> **TASKS TO COMPLETE**:
[A] Reproduce the part of the passage on RMA planning instruments that opens with the words containing "Regional policy statements are" and closes with "and district level.".
[B] According to the passage on RMA planning instruments, why do district plans often include requirements such as urban design assessments, concept plans or landscape assessments? Answer in one to three sentences.
[C] Answer these questions from the passage on RMA planning instruments:
(i) Who develops and administers district plans?
(ii) In what month and year did the government release the NPS-UD?
(iii) For Tier 1 authorities, what minimum building height applies within a walkable catchment of existing and planned rapid transit stops?

> **PASSAGE GIVEN**:
___

The RMA planning framework contains a number of planning instruments, including district plans, regional plans, regional policy statements, national environmental standards and national policy statements.

MDH chart

 

The instrument with the most direct influence on MDH are district plans.

District plans

District plans are developed and administered by city and district councils (territorial authorities). District plans set out the policies and rules a council will use to manage the use and development of land in its area. District plans establish zones, each with policies and rules to encourage or deter different land uses and types of development. District plans state what can be built as a permitted activity, what needs a resource consent and the criteria against which the resource consent application will be assessed.

District plans often include requirements for things such as urban design assessments, concept plans or landscape assessments to ensure MDH developments are well designed and support amenity values.

Regional plans

Regional plans are developed and administered by regional councils. They include rules around things such as activities in the coastal marine area and discharges to air and water. Some MDH developments will need resource consents under both a regional plan and district plan.

Regional policy statements

Regional policy statements are developed and administered by regional councils. They provide an overview of the resource management issues of a region and include policies and methods to achieve integrated management of the natural and physical resources of the region. They may contain policies relevant to MDH, such as a policy to use land efficiently. Regional and district plans must implement the directives of a regional policy statement.

National environmental standards

National environmental standards are regulations set by central government. They prescribe technical standards, methods or other requirements for environmental matters. They provide an opportunity for central government to promote consistent standards at the regional and district level.

National policy statements

National Policy Statements are developed by central government. They state objectives and policies for matters of national significance relevant to achieving sustainable management of natural and physical resources. They must be implemented in regional policy statements, regional plans and district plans.

National Policy Statement on Urban Development 2020

In July 2020, the government released the National Policy Statement on Urban Development 2020 (NPS-UD) to promote the density of housing in urban centres, especially in areas close to public transport.

The NPS-UD sets rules for what local councils can and cannot do in their planning decisions around issues such as setting height restrictions in city centres and enforcing minimum car parking requirements.

Tier 1 and Tier 2 local authorities are obliged to carry out certain actions under Parts 2 and 3 of the NPS-UD. Tier 3 local authorities are “strongly encouraged” to follow suit, adopting whatever modifications are necessary or helpful to them.

For Tier 1 authorities, in city centre zones, building heights and density of urban form must realise as much development capacity as possible to maximise benefits of intensification. In metropolitan centre zones, building heights and density of urban form must reflect demand for housing and business use in those locations, and in all cases, building heights must be at least 6 storeys. There must be building heights of least 6 storeys within at least a walkable catchment of existing and planned rapid transit stops, the edge of city centre zones and the edge of metropolitan centre zones.

___

> **PROVIDED MATERIAL**:
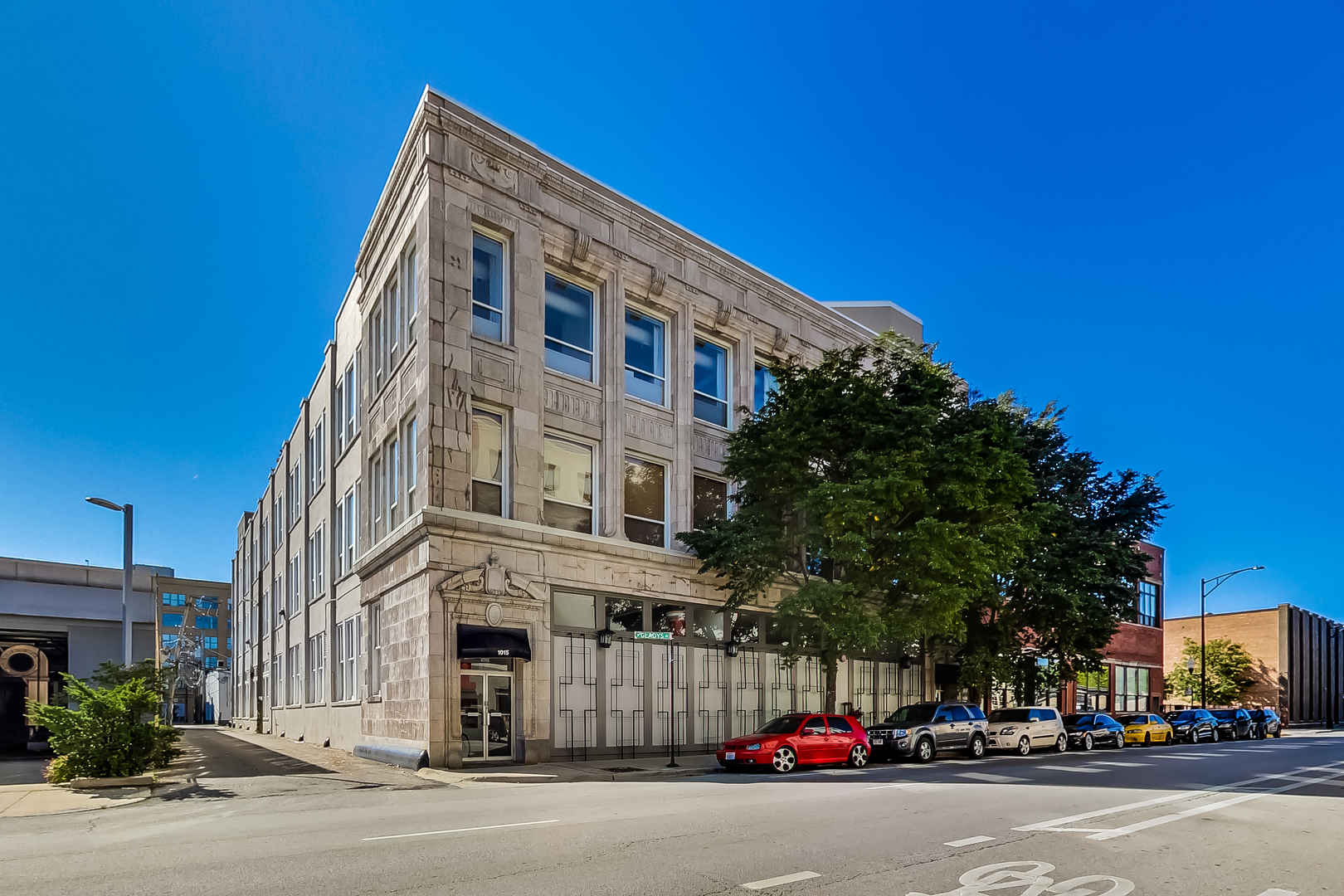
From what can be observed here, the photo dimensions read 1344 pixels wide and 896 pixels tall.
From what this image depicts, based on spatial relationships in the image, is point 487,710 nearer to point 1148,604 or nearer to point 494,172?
point 494,172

___

> **SOLUTIONS TO THE TASKS**:
[A]
Regional policy statements are developed and administered by regional councils. They provide an overview of the resource management issues of a region and include policies and methods to achieve integrated management of the natural and physical resources of the region. They may contain policies relevant to MDH, such as a policy to use land efficiently. Regional and district plans must implement the directives of a regional policy statement.

National environmental standards

National environmental standards are regulations set by central government. They prescribe technical standards, methods or other requirements for environmental matters. They provide an opportunity for central government to promote consistent standards at the regional and district level.

[B] District plans include these requirements to ensure that MDH developments are well designed and support amenity values.

[C]
(i) City and district councils (territorial authorities).
(ii) July 2020.
(iii) At least 6 storeys.